- [EXERCISE AIM]:
Set out every row below as a numbered list, leaving out the blank lines and the pictures.

- [DATA SUPPLIED]:
>> BEGIN

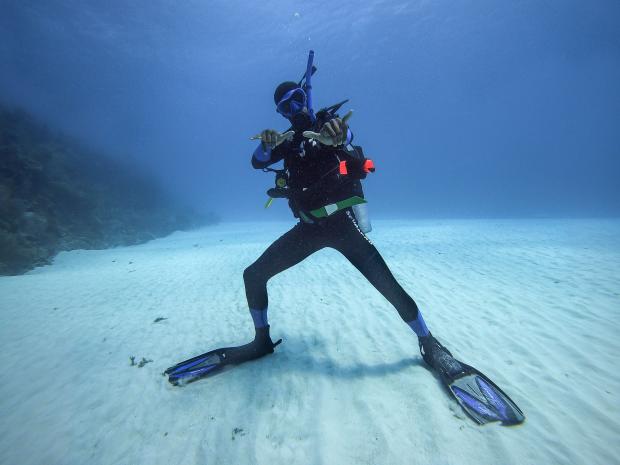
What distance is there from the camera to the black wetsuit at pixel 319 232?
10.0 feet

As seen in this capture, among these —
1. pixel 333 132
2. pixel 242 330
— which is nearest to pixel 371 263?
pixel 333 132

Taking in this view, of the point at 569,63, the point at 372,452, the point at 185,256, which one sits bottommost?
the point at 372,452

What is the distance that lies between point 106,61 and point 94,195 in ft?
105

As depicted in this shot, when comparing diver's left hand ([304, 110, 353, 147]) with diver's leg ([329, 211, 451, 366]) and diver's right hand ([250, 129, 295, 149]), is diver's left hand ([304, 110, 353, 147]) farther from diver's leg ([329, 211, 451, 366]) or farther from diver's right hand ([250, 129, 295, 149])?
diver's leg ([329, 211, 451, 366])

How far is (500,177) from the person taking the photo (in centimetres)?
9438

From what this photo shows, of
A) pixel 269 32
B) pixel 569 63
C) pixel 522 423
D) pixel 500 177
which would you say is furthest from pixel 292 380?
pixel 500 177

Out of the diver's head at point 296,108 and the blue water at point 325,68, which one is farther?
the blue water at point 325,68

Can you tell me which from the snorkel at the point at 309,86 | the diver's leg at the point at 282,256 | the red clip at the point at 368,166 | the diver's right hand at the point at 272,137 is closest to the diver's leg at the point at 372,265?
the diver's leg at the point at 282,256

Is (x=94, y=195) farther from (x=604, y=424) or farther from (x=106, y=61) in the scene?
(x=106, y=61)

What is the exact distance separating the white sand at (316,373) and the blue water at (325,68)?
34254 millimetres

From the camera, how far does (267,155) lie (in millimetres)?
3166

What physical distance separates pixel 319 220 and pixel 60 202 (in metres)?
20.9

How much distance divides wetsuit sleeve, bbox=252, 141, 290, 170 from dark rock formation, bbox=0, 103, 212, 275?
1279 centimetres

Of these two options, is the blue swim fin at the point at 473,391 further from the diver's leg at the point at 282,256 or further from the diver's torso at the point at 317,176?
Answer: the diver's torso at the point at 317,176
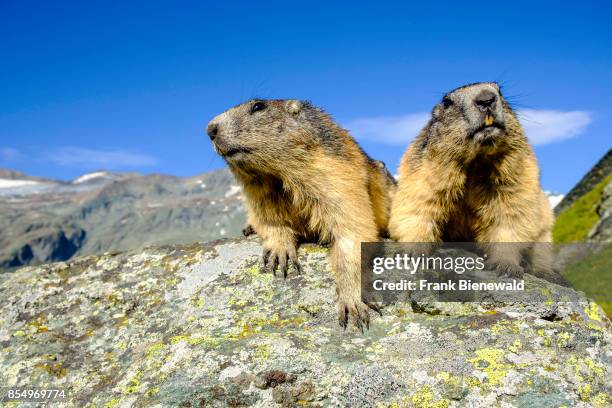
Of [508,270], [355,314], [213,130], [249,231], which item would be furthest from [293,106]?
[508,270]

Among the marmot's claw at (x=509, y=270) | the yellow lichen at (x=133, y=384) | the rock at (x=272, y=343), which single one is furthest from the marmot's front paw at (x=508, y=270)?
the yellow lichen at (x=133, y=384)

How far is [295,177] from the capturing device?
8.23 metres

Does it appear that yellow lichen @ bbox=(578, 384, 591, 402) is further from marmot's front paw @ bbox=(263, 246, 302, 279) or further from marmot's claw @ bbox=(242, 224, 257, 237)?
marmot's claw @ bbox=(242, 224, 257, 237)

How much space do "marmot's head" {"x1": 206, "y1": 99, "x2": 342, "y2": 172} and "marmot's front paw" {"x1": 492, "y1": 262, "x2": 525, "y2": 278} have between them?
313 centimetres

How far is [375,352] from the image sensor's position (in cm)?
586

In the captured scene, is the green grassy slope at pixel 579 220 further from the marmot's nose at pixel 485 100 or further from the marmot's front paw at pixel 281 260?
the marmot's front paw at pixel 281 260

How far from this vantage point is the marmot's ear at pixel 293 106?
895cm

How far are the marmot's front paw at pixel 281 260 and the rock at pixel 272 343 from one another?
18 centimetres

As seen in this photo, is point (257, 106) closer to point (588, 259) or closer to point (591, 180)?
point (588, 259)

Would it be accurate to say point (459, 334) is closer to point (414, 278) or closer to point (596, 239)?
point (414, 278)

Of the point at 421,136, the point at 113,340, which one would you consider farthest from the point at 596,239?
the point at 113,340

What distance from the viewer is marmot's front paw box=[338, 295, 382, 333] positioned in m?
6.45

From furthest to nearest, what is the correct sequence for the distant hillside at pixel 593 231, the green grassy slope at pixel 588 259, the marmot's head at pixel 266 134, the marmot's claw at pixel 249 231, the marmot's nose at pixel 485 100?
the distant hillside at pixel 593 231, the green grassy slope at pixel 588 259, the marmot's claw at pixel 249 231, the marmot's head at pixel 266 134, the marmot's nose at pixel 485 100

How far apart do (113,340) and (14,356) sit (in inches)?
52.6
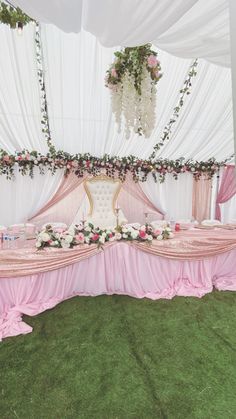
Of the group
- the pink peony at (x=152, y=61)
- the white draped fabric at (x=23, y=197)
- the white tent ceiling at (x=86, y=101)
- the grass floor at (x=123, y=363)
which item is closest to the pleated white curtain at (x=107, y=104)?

>> END

- [RESPONSE TO THIS TASK]:
1. What distance is there from the camera to the black wetsuit at pixel 319 232?
2. 10.0 feet
3. As seen in this capture, among these —
4. 1. pixel 333 132
5. 2. pixel 242 330
6. — which is nearest to pixel 371 263?
7. pixel 333 132
8. Taking in this view, of the point at 569,63, the point at 372,452, the point at 185,256, which one sits bottommost?
9. the point at 372,452
10. What is the distance that lies between point 106,61 and point 94,195 in ft?
11. 105
12. As depicted in this shot, when comparing diver's left hand ([304, 110, 353, 147]) with diver's leg ([329, 211, 451, 366]) and diver's right hand ([250, 129, 295, 149]), is diver's left hand ([304, 110, 353, 147]) farther from diver's leg ([329, 211, 451, 366]) or farther from diver's right hand ([250, 129, 295, 149])?
13. diver's leg ([329, 211, 451, 366])
14. How far is (500,177) from the person taking the photo (in centimetres)?
15. 9438
16. From what this photo shows, of
17. A) pixel 269 32
18. B) pixel 569 63
19. C) pixel 522 423
20. D) pixel 500 177
21. which would you say is furthest from pixel 292 380?
22. pixel 500 177
23. Out of the diver's head at point 296,108 and the blue water at point 325,68, which one is farther?
24. the blue water at point 325,68
25. Can you tell me which from the snorkel at the point at 309,86 | the diver's leg at the point at 282,256 | the red clip at the point at 368,166 | the diver's right hand at the point at 272,137 is closest to the diver's leg at the point at 372,265?
26. the diver's leg at the point at 282,256
27. Is (x=94, y=195) farther from (x=604, y=424) or farther from (x=106, y=61) in the scene?
28. (x=106, y=61)
29. What is the exact distance separating the white sand at (316,373) and the blue water at (325,68)?
30. 34254 millimetres
31. From the camera, how far does (267,155) lie (in millimetres)?
32. 3166
33. What physical distance separates pixel 319 220 and pixel 60 202 (in metres)?
34. 20.9
35. How much distance divides wetsuit sleeve, bbox=252, 141, 290, 170 from dark rock formation, bbox=0, 103, 212, 275?
36. 1279 centimetres
37. Of these two options, is the blue swim fin at the point at 473,391 further from the diver's leg at the point at 282,256 or further from the diver's torso at the point at 317,176?
38. Answer: the diver's torso at the point at 317,176
39. Of [508,270], [355,314], [213,130], [249,231], which item would be furthest from [293,106]?
40. [508,270]
41. Among the marmot's claw at (x=509, y=270) | the yellow lichen at (x=133, y=384) | the rock at (x=272, y=343), which single one is furthest from the marmot's front paw at (x=508, y=270)?
42. the yellow lichen at (x=133, y=384)
43. How far is [295,177] from the capturing device?
44. 8.23 metres
45. Does it appear that yellow lichen @ bbox=(578, 384, 591, 402) is further from marmot's front paw @ bbox=(263, 246, 302, 279) or further from marmot's claw @ bbox=(242, 224, 257, 237)?
46. marmot's claw @ bbox=(242, 224, 257, 237)
47. How much space do "marmot's head" {"x1": 206, "y1": 99, "x2": 342, "y2": 172} and "marmot's front paw" {"x1": 492, "y1": 262, "x2": 525, "y2": 278} have between them?
48. 313 centimetres
49. How far is [375,352] from the image sensor's position (in cm)?
50. 586
51. In the captured scene, is the green grassy slope at pixel 579 220 further from the marmot's nose at pixel 485 100 or further from the marmot's front paw at pixel 281 260?
52. the marmot's front paw at pixel 281 260
53. How far from this vantage point is the marmot's ear at pixel 293 106?
54. 895cm
55. How far are the marmot's front paw at pixel 281 260 and the rock at pixel 272 343 from one another?
56. 18 centimetres
57. As seen in this photo, is point (257, 106) closer to point (588, 259) or closer to point (591, 180)?
58. point (588, 259)
59. Would it be accurate to say point (459, 334) is closer to point (414, 278) or closer to point (596, 239)?
60. point (414, 278)
61. Of the point at 421,136, the point at 113,340, which one would you consider farthest from the point at 596,239?
62. the point at 113,340
63. What distance from the viewer is marmot's front paw box=[338, 295, 382, 333] positioned in m?
64. 6.45
65. From furthest to nearest, what is the correct sequence for the distant hillside at pixel 593 231, the green grassy slope at pixel 588 259, the marmot's head at pixel 266 134, the marmot's claw at pixel 249 231, the marmot's nose at pixel 485 100?
66. the distant hillside at pixel 593 231, the green grassy slope at pixel 588 259, the marmot's claw at pixel 249 231, the marmot's head at pixel 266 134, the marmot's nose at pixel 485 100
67. How far apart do (113,340) and (14,356) sit (in inches)?
68. 52.6
69. Of the group
70. - the pink peony at (x=152, y=61)
71. - the white draped fabric at (x=23, y=197)
72. - the white tent ceiling at (x=86, y=101)
73. - the grass floor at (x=123, y=363)
74. which item is closest to the pleated white curtain at (x=107, y=104)?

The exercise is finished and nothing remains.